Obsesión por acumular

Actualmente se manejan volúmenes de información colosales que exigen, en primer lugar, una óptima gestión, limpieza y organización; y, en segundo lugar, espacio donde almacenarlos

Susana Herrero Rosa

Apertura almacenamiento datos internet

22 marzo 2013

Creo que tengo obsesión por acumular. Me pasa desde siempre; jamás me gustó tirar nada que quizá pudiera hacerme falta en el futuro.
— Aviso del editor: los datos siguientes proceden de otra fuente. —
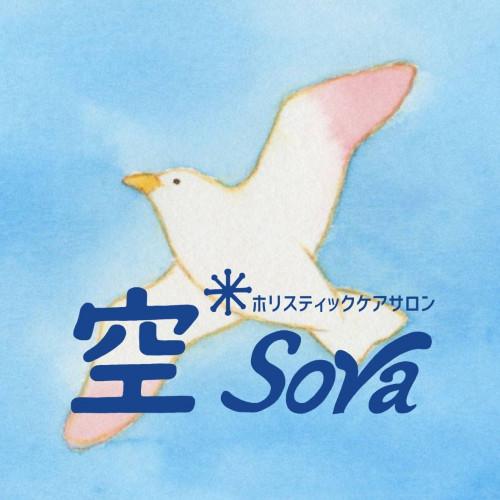 ホリスティックケアサロン空ロゴ (1).jpg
Todavía conservo los apuntes del colegio, cartas, notitas entre compañeros de la facultad, documentación en papel de toda índole, casetes, bobinas de cinta abierta...

Caricatura-Susana

De hecho, cuando me independicé, me llevé mis vaqueros, mis cuatro camisetas y un montón de cajas con libros, apuntes, recuerdos. Y es una obsesión, lo tengo claro, porque de algunos de los soportes donde guardo esa información no tengo siquiera el aparato lector/reproductor que me permita recuperarla. En el dominio digital hago lo mismo.

Guardo sin pudor correos de hace más de 5 años, archivos que pasaron de PC a PC sin acompañarse de los programas que los generaron, dibujos, bocetos de ideas que nunca acabaron de materializarse e infinidad de cosas más. Y no soy un especimen raro. Actualmente se manejan volúmenes de información colosales que exigen, en primer lugar, una óptima gestión, limpieza y organización; y, en segundo lugar, espacio donde almacenarlos.

Si no sabes por dónde empezar a la hora de administrar adecuadamente tus datos, echa un vistazo a nuestro Tema de Portada del número 256 y descubre nuestras propuestas. Como es lógico, nuestro recorrido acaba en la Nube, pues se está conviertiendo en un medio casi tan universal y necesario como el aire que respiramos. Es verdad que todavía existen dudas razonables sobre la integridad y fiabilidad de lo que uno almacena en la Red.

No olvidemos el cierre fulminante de Megaupload, que se llevó consigo los datos de sus usuarios, incluso los de la cuenta Premium (por cierto, he leído en Internet que Kim Dotcom está preparando de un modo u otro su regreso, ya os contaremos). De todas formas, el almacenamiento on-line es una tendencia indiscutible y quizá lo consoliden un poco más los Chromebooks de Google si es que acaban de arrancar.

Entretanto, los Ultrabooks de segunda generación ya están aquí, y reparten sus amores entre el tamaño del almacenamiento mecánico y la velocidad de las unidades de estado sólido, sonriendo en todo caso a la omnipresente Nube, a la que nada puede hacer sombra en capacidad.